#### [Task a]
Do these statements agree with the Kittel excerpt below? Answer yes or no for each and quote the words of the excerpt that decide it. (i) Gerhard Kittel's father Rudolf was a leading Old Testament scholar. (ii) Herschel Grynszpan was especially religious. (iii) The Theological Dictionary of the New Testament is often called "Kittel" for short.

Gerhard Lindemann sketches Kittel’s family origins, education, and early years as a scholar. Gerhard Kittel’s father Rudolf, one of the leading Old Testament scholars of his time, rightfully looms large in this discussion. Lindemann’s conclusions are necessarily calibrated, as Kittel’s attitude toward Jews and Judaism in his early career was deeply ambivalent. On the one hand, he utilized a wide variety of Jewish sources and could often treat them in the 1920s with a certain degree of respect. On the other hand, he could accept racist categories and employ völkisch antisemitism in his analysis of a purportedly tainted “modern Judaism” (82). The essay demonstrates (as does Vollnhals’s) the importance of viewing Kittel and Protestant theology during the Third Reich through a wider chronological lens.

After sketching German Protestantism from the Kaiserreich to the Nazi era, Horst Junginger’s essay covers Kittel’s works on Jews and Judaism during the Third Reich and his lengthy 1946 “defense” of his actions toward both Jews and the Nazi regime. Junginger pulls no punches, describing Kittel’s output from 1933 to 1945 as Judengegnerschaft in Wort und Tat” (Antisemitism in Word and Deed) (87-96). During this period, Kittel, for example, wrote Die Judenfrage, an occasional work that reached a wide audience and which combined scholarly – if often anti-Judaic – analysis with politicized and antisemitic speech (87-90); used his scholarly reputation to become a leading light of “Judenforschung” – the politically motivated denigration of Jews and Judaism via “scholarly” means (90-92); and gave an expert opinion in the show trial of Herschel Grynszpan, in which, despite the fact that Grynszpan wasn’t especially religious, Kittel portrayed his murder of vom Rath as “the act of a Talmudic Jew controlled by international Jewry” (95).

The Theologische Worterbuch zum Neuen Testament (Theological Dictionary of the New Testament, or TDNT) has been so identified with Gerhard Kittel that the multi-volume work of biblical and theological philology is often referred to by the shorthand “Kittel.” Martin Leutzsch’s critical appraisal of the work labels its anti-Judaism and antisemitism a “Wissenschaftliche Selbstvergötzung des Christentums” (Scholarly self-idolization of Christianity). Helpfully, Leutzsch offers a detailed discussion of eighteenth- and nineteenth-century Protestant re-evaluations of Christianity as a religion eminently superior to Judaism, indeed one that is more “enlightened” in the rational, Enlightenment-era sense of that term (106-110).

Indeed, the relationship between Judaism and Christianity was marked in this era of Protestant theology by a series of newly created oppositional concepts. For example, diaspora Judaism could now be reckoned as “Spätjudentum” (late Judaism) in opposition to “Urchristentum” (early Christianity) (108-109); Judaism as a “national religion (with a national god)” v. Christianity as “universal religion” (112-113). Seen in this broader context, Leutzsch’s conclusion about the content of the TDNT (for which he offers a significant amount of evidence) is unsurprising yet nuanced. “What the reading of TDNT shows throughout is the ideological functionalization of philology and comparison of religions for the thesis of the superiority of Christianity” (118). Because of this pre-determined and “self-idolizing” approach, a fair comparison of Christianity with Judaism (or any other religion) is made impossible in the work.

#### [Data shown]

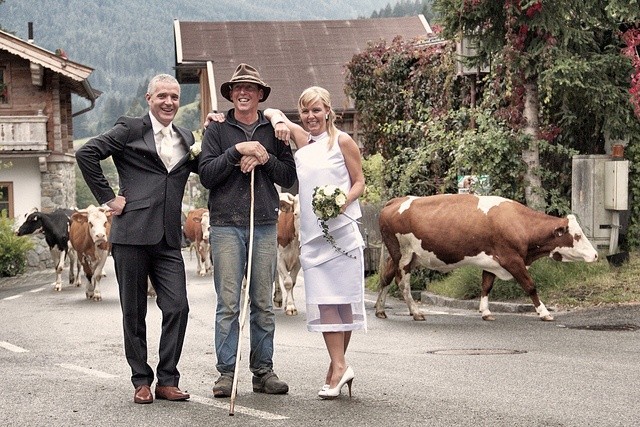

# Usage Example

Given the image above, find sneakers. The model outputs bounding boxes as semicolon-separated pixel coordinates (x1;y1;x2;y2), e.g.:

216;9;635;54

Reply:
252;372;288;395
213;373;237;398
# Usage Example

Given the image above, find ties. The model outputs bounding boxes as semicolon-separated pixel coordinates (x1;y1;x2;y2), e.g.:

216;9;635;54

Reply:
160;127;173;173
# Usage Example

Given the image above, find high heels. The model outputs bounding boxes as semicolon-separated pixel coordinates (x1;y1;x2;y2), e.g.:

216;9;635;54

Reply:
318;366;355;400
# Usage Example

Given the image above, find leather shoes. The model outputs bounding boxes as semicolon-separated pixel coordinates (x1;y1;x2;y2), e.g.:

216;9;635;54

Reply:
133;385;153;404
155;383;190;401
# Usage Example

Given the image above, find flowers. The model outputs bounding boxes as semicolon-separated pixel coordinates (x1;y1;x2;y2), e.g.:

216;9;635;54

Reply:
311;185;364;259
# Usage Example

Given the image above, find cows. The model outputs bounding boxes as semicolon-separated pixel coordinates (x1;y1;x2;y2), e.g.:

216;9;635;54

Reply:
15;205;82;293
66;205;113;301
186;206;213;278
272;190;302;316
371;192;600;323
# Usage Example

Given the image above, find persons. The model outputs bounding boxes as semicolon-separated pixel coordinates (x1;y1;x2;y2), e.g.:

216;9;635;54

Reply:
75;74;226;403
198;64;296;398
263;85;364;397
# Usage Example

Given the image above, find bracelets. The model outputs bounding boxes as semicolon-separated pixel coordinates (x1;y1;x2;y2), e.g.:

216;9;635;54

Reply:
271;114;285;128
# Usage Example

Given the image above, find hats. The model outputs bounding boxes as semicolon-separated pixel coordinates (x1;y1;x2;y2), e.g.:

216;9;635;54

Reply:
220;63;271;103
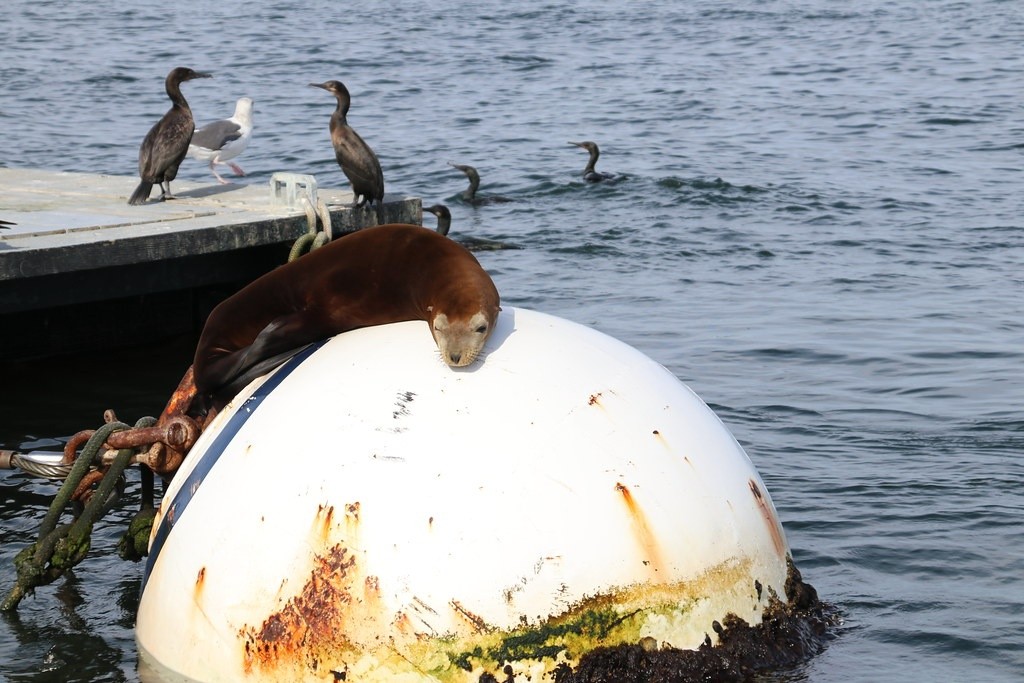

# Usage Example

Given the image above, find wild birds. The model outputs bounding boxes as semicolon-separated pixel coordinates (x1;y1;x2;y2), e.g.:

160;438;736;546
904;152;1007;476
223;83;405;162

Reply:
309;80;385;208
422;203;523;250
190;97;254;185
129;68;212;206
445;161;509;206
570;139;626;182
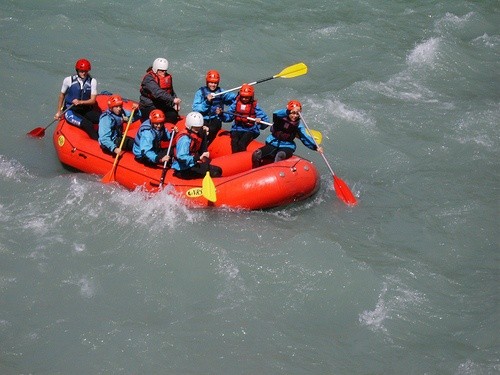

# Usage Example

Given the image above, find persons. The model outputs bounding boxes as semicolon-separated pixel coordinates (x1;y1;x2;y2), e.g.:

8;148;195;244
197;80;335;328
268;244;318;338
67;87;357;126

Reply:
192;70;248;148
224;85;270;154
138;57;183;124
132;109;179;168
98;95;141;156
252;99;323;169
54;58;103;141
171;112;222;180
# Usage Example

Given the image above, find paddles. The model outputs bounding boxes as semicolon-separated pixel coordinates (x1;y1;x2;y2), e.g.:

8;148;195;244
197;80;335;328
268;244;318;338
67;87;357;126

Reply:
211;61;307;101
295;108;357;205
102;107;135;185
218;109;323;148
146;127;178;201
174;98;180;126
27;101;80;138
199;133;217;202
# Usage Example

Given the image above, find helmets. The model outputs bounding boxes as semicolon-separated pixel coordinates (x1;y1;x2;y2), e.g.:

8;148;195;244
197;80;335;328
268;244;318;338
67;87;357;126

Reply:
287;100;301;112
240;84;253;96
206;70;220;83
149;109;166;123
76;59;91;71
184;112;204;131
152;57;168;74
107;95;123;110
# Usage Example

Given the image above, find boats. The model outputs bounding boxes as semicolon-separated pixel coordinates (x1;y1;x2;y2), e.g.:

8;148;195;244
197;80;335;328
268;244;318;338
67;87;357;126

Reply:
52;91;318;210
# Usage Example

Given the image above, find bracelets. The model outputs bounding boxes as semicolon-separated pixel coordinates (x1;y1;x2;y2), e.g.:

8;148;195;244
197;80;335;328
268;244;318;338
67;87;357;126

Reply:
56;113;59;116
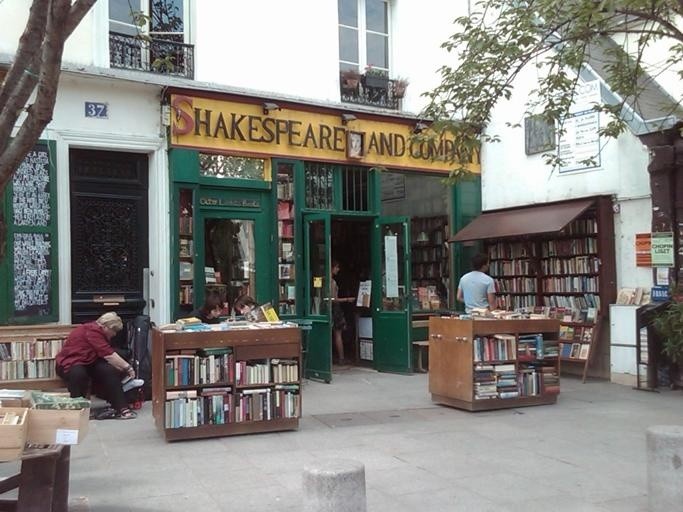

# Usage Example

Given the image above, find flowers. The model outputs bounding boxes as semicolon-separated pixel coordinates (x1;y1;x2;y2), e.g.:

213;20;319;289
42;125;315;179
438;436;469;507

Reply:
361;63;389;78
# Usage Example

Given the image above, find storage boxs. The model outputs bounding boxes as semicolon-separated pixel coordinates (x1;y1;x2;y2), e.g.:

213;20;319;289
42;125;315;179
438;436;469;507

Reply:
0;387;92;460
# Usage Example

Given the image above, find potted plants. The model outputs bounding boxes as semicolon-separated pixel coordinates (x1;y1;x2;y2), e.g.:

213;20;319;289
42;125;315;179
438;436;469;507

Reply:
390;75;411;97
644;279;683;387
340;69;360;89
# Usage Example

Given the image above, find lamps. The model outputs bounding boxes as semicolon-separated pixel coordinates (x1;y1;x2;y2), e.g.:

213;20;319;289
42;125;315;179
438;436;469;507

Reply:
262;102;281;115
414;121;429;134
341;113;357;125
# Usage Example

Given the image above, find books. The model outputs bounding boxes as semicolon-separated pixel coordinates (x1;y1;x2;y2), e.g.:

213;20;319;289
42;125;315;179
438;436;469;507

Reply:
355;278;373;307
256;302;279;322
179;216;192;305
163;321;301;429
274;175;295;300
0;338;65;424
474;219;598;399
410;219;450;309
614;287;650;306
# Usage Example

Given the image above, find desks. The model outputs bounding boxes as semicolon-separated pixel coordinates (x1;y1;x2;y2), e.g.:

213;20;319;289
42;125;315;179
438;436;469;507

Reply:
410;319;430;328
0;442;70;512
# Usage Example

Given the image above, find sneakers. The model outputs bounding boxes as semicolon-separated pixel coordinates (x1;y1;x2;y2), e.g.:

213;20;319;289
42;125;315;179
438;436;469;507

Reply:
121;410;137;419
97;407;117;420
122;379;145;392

---

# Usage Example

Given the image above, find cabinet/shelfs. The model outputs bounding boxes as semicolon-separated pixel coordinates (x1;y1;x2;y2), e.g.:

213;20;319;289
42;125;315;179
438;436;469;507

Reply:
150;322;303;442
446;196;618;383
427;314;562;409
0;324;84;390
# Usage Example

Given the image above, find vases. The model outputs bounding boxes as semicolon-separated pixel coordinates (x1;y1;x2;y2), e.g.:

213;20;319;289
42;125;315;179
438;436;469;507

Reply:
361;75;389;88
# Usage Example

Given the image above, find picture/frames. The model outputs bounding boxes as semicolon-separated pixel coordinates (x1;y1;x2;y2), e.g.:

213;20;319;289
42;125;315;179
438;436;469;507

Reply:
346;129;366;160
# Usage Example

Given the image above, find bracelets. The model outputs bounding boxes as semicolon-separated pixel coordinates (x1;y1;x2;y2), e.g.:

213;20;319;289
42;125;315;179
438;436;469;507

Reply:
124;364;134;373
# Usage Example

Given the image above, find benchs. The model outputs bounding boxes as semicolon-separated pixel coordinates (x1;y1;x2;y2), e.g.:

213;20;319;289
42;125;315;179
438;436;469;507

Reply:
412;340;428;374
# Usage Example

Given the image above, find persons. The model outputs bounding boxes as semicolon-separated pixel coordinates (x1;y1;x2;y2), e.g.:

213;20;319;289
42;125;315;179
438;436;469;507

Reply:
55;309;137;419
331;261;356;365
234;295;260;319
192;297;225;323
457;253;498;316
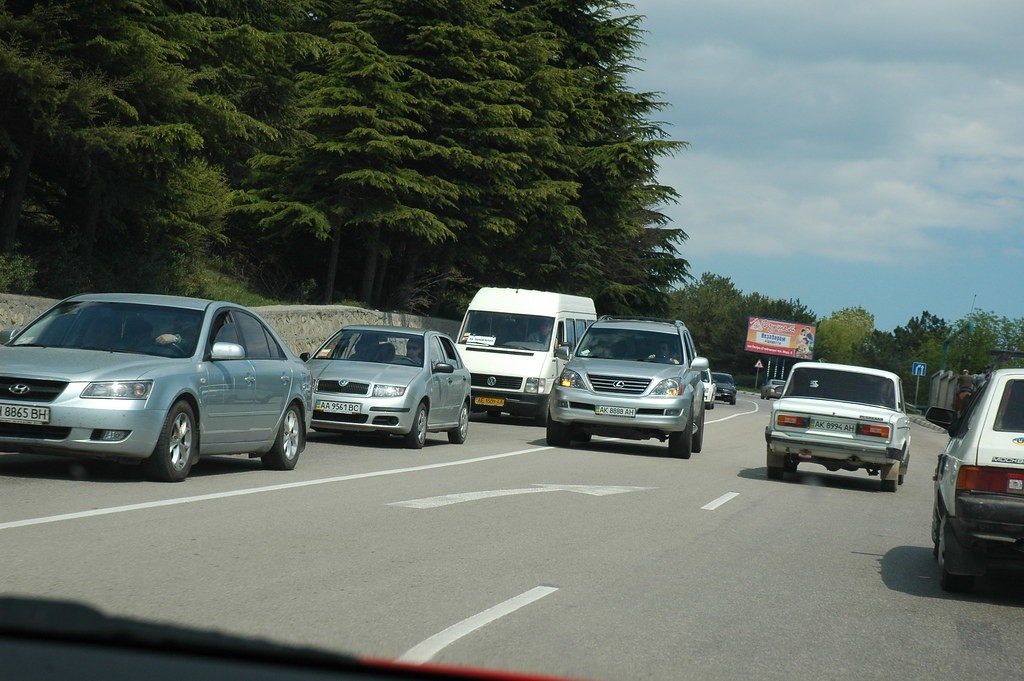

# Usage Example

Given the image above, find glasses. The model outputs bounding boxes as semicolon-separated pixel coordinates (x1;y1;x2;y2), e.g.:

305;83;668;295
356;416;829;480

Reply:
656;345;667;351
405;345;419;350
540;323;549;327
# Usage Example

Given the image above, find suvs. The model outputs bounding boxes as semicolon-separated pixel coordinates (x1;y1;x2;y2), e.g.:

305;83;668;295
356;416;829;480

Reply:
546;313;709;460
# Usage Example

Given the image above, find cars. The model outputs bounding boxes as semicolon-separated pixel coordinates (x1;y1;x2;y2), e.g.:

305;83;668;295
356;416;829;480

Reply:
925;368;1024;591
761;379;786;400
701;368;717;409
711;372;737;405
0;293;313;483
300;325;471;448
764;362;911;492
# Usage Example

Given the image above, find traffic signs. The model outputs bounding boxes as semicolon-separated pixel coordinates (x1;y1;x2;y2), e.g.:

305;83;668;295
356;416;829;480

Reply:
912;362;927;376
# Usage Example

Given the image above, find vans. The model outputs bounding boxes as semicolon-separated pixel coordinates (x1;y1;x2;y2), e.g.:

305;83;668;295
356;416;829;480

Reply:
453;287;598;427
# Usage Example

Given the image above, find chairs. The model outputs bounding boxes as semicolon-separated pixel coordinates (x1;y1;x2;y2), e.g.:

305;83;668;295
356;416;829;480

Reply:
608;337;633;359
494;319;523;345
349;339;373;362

* * *

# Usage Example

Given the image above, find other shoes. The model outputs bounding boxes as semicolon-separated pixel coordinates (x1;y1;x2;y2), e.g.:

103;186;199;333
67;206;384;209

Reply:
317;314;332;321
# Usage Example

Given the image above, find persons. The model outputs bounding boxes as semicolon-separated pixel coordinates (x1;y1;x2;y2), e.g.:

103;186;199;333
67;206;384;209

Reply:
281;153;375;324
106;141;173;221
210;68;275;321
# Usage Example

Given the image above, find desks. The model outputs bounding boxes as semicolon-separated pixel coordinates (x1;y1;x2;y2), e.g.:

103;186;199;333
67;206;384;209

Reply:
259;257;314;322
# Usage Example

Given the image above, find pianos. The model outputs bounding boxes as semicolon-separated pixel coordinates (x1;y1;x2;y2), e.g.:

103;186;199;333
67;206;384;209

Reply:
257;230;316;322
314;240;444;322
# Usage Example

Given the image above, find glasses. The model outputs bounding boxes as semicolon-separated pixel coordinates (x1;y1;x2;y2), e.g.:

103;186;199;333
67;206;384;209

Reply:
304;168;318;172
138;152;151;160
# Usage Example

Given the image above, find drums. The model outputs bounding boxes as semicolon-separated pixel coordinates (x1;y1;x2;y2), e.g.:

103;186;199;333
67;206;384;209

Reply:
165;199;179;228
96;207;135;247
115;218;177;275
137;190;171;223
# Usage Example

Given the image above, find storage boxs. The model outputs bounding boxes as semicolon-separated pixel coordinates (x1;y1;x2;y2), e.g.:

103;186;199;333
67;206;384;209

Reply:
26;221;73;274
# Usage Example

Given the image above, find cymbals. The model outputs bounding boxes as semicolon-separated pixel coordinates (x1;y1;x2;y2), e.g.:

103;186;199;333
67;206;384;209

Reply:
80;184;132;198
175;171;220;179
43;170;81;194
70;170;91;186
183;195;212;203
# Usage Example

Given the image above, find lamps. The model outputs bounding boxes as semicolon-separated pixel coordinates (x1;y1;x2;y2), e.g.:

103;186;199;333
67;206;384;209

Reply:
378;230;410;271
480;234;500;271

#### [Task b]
Extract every line of the records that contains the string "shoes". Case counts.

#### [Result a]
(i) Yes: "Gerhard Kittel’s father Rudolf, one of the leading Old Testament scholars of his time"
(ii) No: "despite the fact that Grynszpan wasn’t especially religious"
(iii) Yes: "the multi-volume work of biblical and theological philology is often referred to by the shorthand “Kittel.”"

#### [Result b]
Given the image above, find leather shoes. The model outputs bounding boxes as semicolon-separated pixel coordinates (x1;y1;x2;y2), e.g.:
Given the image above, find other shoes. The model outputs bounding boxes as semicolon-separated pixel coordinates (x1;y1;x2;y2), e.g.:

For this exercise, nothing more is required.